Despite the volatility — or perhaps because of it — having a little gold in some form makes sense for a well-diversified portfolio. But what form makes sense? Gold bugs have long touted the virtues of investing in physical gold over gold stocks or funds: intrinsic value, inflation protection and the confidence of being able to hold that tangible asset in your hand.
But those who prefer gold-focused equities or exchange-traded funds cite the problems with physical gold, which include storage, transport and security. Since you can’t slice a gold bar into small pieces, investors also need to ante up big when investing in physical gold. Gold exchange-traded funds also have tax advantages over holding physical gold.
Maybe that’s why Buffett is down on the idea of investing in physical gold, as he pointed out in his famous “gold fondling” interview with CNBC back in March.
The “Oracle of Omaha” differentiates between assets like stocks or farms, which produce something, and commodities like gold, which don’t.
“Gold is a way of going along on fear, and it’s been a pretty good way of going along on fear from time to time,” Buffett said. “But you really have to hope people become more afraid in the year or two years than they are now. And if they become more afraid you make money, if they become less afraid you lose money.”

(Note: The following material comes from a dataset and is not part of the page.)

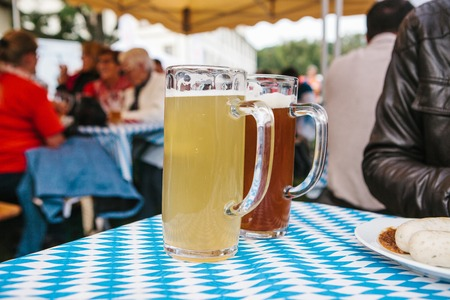 Two mugs with a light and dark beer stand on the table. Celebrating the traditional German beer festival called Oktoberfest Stock Photo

Buffett illustrated the speculative nature of buying physical gold bullion or coins in this way: If you melted down all the gold in the world, you’d have a cube 67 feet high and worth (at March market prices) about $7 trillion. That amounts to about a third of the value of all the stocks in the U.S. Given the choice of owning a third of the stocks and that cube of gold, Buffett would choose the stocks in a heartbeat, because all the gold can do is “stand here and look pretty.”

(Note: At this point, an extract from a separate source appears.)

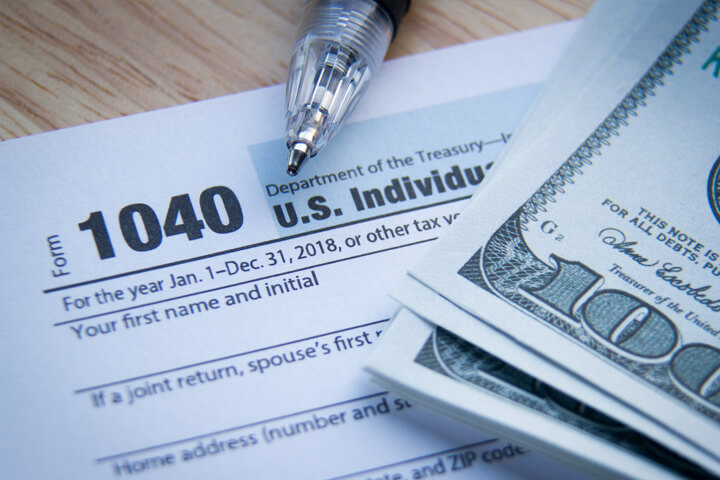 IRS form 1040 with stack of 100 dollar bills and ballpoint pen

No doubt about it, Buffett is putting his money where his mouth is. As InvestorPlace Editor Jeff Reeves pointed out this week, he’s just sunk $10.7 billion into IBM (NYSE:IBM) shares alone as part of a $24 billion stock spending spree.
But Buffett’s derision hasn’t tempered the physical gold bulls’ enthusiasm. At Monday’s City of Gold conference in Dubai, Standard Bank’s Walter de Wet predicted that physical gold would outsell gold ETFs by 500% this year.
With so many conflicting opinions, is now the time to add physical gold to your portfolio? For most investors, the answer probably is no. Unless you have nerves of steel and understand the nuances of short positions, gold-backed ETFs might be a better play for value investors now.
Consider funds like SPDR Gold Shares (NYSE:GLD) and iShares Gold Trust (NYSE:IAU), both of which are backed by physical gold on deposit. Because the funds trade over the exchange just like stocks, they’re easier to buy and sell. The up-front investment is far lower than with physical gold and they give investors liquid exposure to the sector.
Gold mining stocks like Barrick Gold (NYSE:ABX), Goldcorp (NYSE:GG) or Newmont Mining (NYSE:NEM) are another way to play gold, although they’re not the same thing as shares in a gold-backed fund. Market Vectors Gold Mining ETF (NYSE:GDX) is an easy way to gain exposure to multiple companies in the sector.
As of this writing, Susan J. Aluise did not hold a position in any of the aforementioned stocks.